Exactly reproduce all the records, keeping pictures out of the copy.

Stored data

= Beginning of Section =

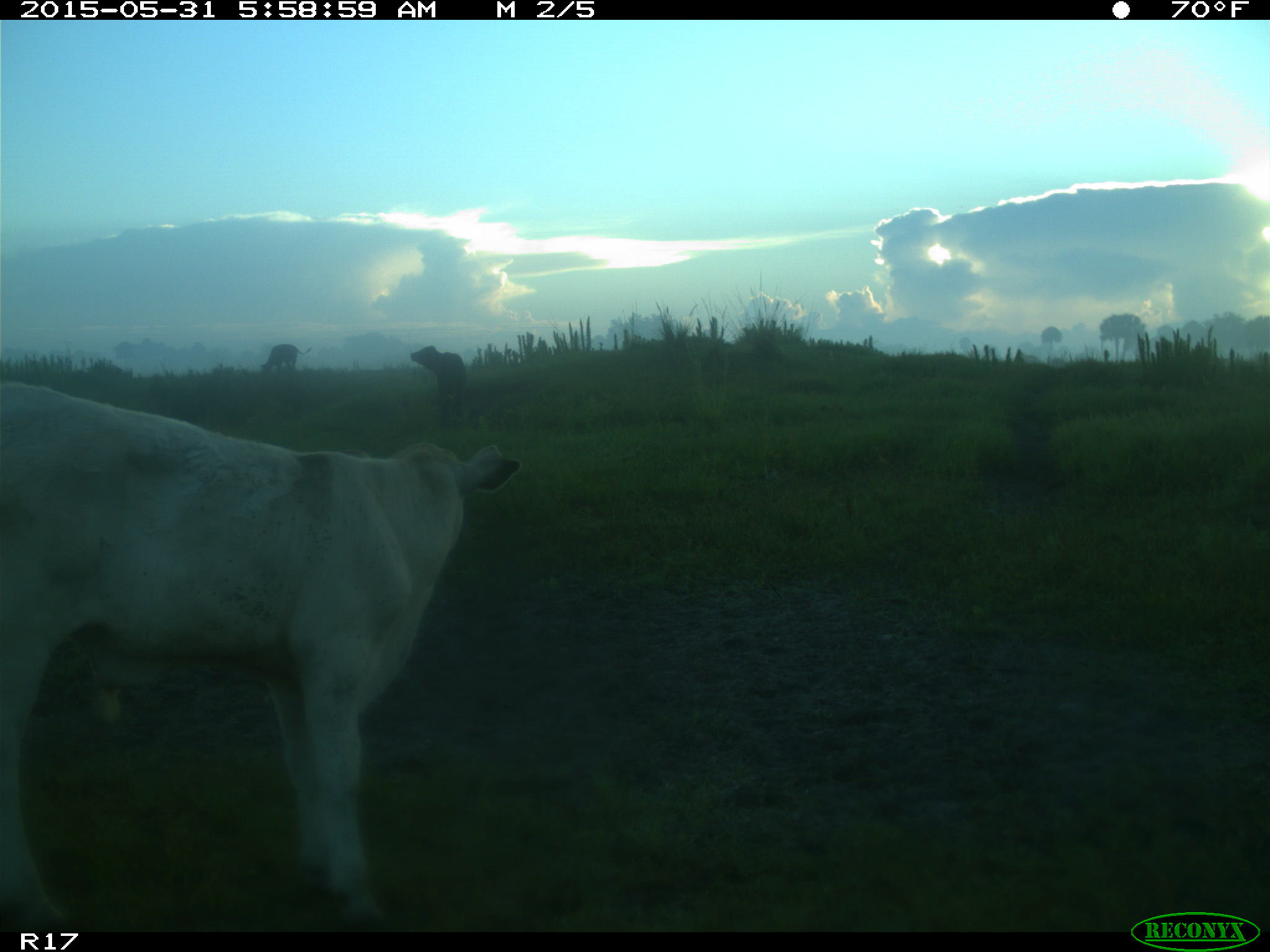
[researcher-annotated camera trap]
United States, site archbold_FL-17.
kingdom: Animalia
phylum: Chordata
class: Mammalia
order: Artiodactyla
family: Bovidae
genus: Bos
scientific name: Bos taurus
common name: domestic cow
Bos taurus (domestic cow).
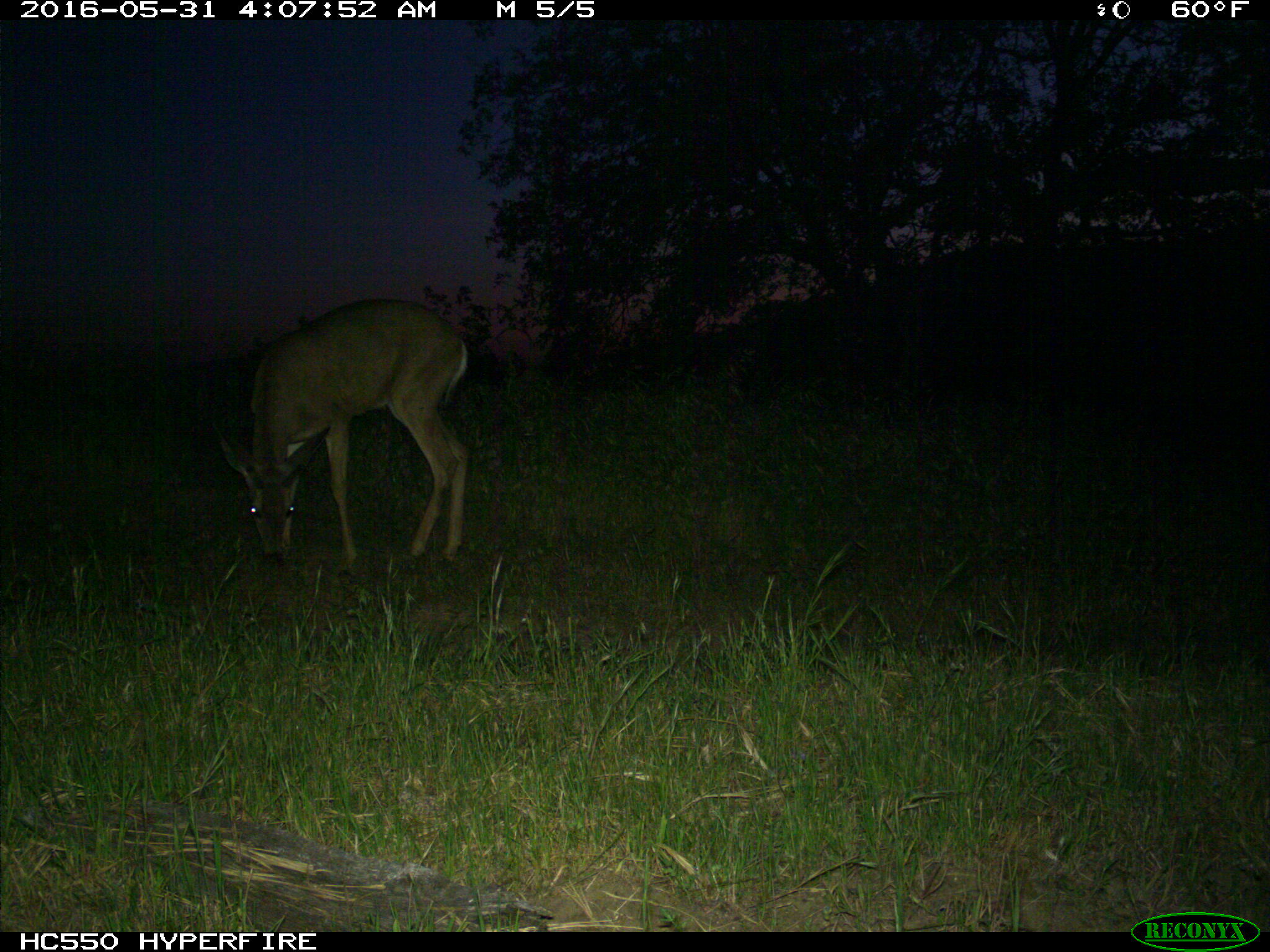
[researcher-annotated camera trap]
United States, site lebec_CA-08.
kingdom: Animalia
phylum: Chordata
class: Mammalia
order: Artiodactyla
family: Cervidae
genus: Odocoileus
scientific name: Odocoileus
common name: deer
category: unidentified deer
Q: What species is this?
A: Unidentified deer (deer) (Odocoileus).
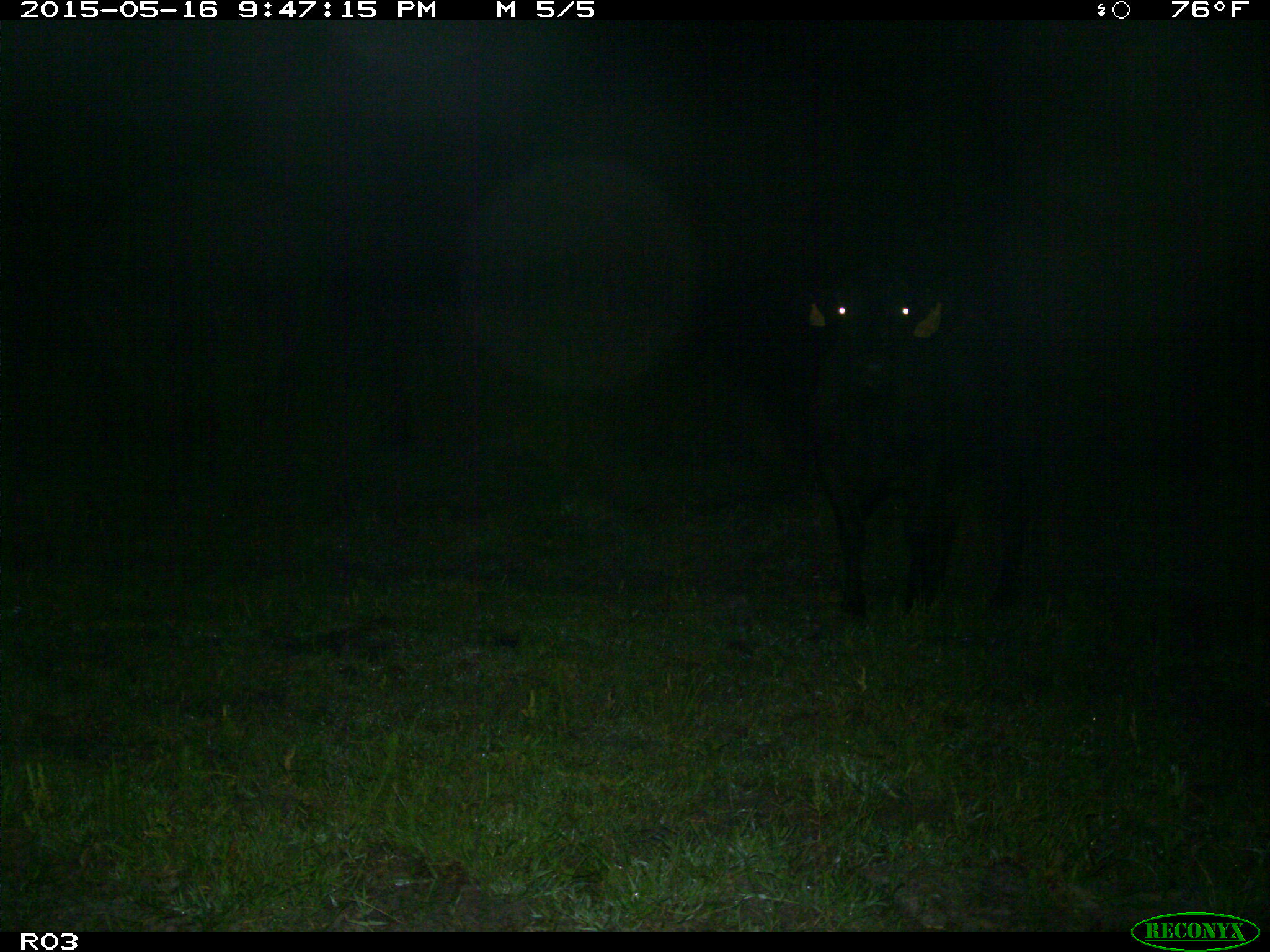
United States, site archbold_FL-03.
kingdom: Animalia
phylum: Chordata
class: Mammalia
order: Artiodactyla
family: Bovidae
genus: Bos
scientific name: Bos taurus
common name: domestic cow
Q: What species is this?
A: Bos taurus (domestic cow).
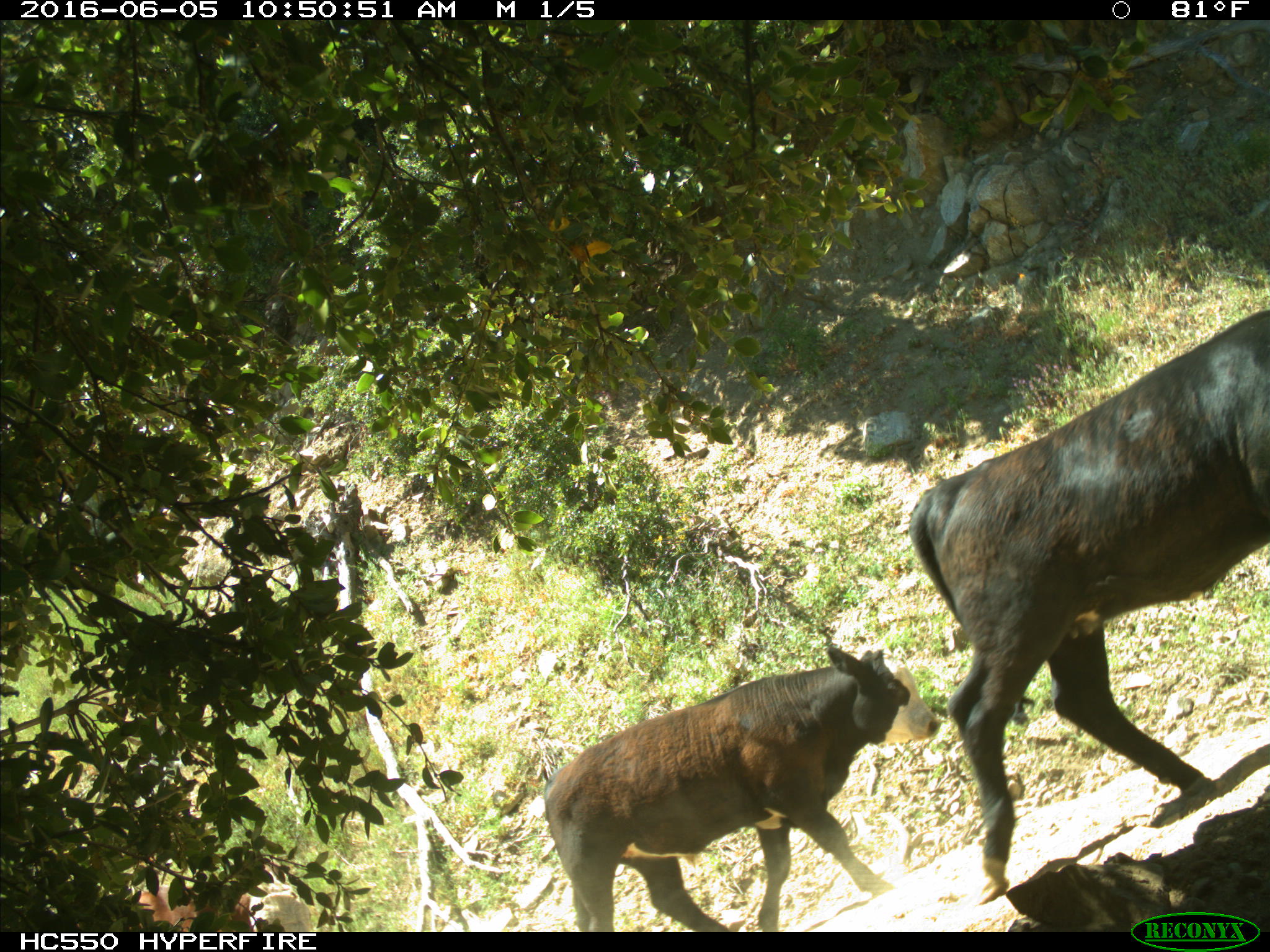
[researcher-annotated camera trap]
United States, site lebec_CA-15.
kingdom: Animalia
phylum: Chordata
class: Mammalia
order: Artiodactyla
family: Bovidae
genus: Bos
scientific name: Bos taurus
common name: domestic cow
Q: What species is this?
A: Bos taurus (domestic cow).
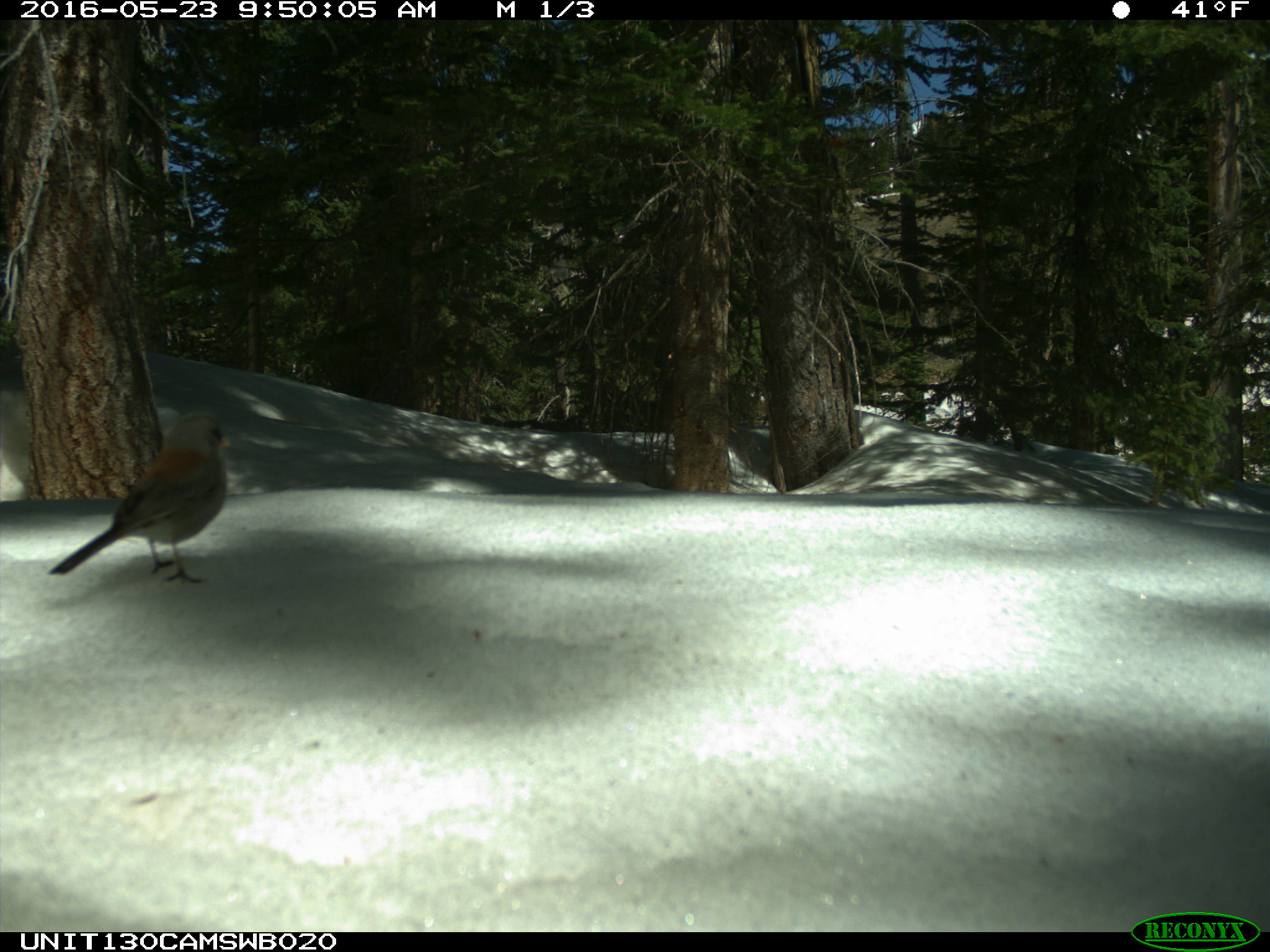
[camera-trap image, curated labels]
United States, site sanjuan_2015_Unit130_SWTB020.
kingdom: Animalia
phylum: Chordata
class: Aves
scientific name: Aves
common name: birds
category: unidentified bird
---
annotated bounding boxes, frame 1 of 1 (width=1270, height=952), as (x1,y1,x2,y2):
animal: (48,408,231,580)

= End of Section =

▶ **ANSWER SPACE**:
[researcher-annotated camera trap]
United States, site archbold_FL-17.
kingdom: Animalia
phylum: Chordata
class: Mammalia
order: Artiodactyla
family: Bovidae
genus: Bos
scientific name: Bos taurus
common name: domestic cow
Bos taurus (domestic cow).
[researcher-annotated camera trap]
United States, site lebec_CA-08.
kingdom: Animalia
phylum: Chordata
class: Mammalia
order: Artiodactyla
family: Cervidae
genus: Odocoileus
scientific name: Odocoileus
common name: deer
category: unidentified deer
Q: What species is this?
A: Unidentified deer (deer) (Odocoileus).
United States, site archbold_FL-03.
kingdom: Animalia
phylum: Chordata
class: Mammalia
order: Artiodactyla
family: Bovidae
genus: Bos
scientific name: Bos taurus
common name: domestic cow
Q: What species is this?
A: Bos taurus (domestic cow).
[researcher-annotated camera trap]
United States, site lebec_CA-15.
kingdom: Animalia
phylum: Chordata
class: Mammalia
order: Artiodactyla
family: Bovidae
genus: Bos
scientific name: Bos taurus
common name: domestic cow
Q: What species is this?
A: Bos taurus (domestic cow).
[camera-trap image, curated labels]
United States, site sanjuan_2015_Unit130_SWTB020.
kingdom: Animalia
phylum: Chordata
class: Aves
scientific name: Aves
common name: birds
category: unidentified bird
---
annotated bounding boxes, frame 1 of 1 (width=1270, height=952), as (x1,y1,x2,y2):
animal: (48,408,231,580)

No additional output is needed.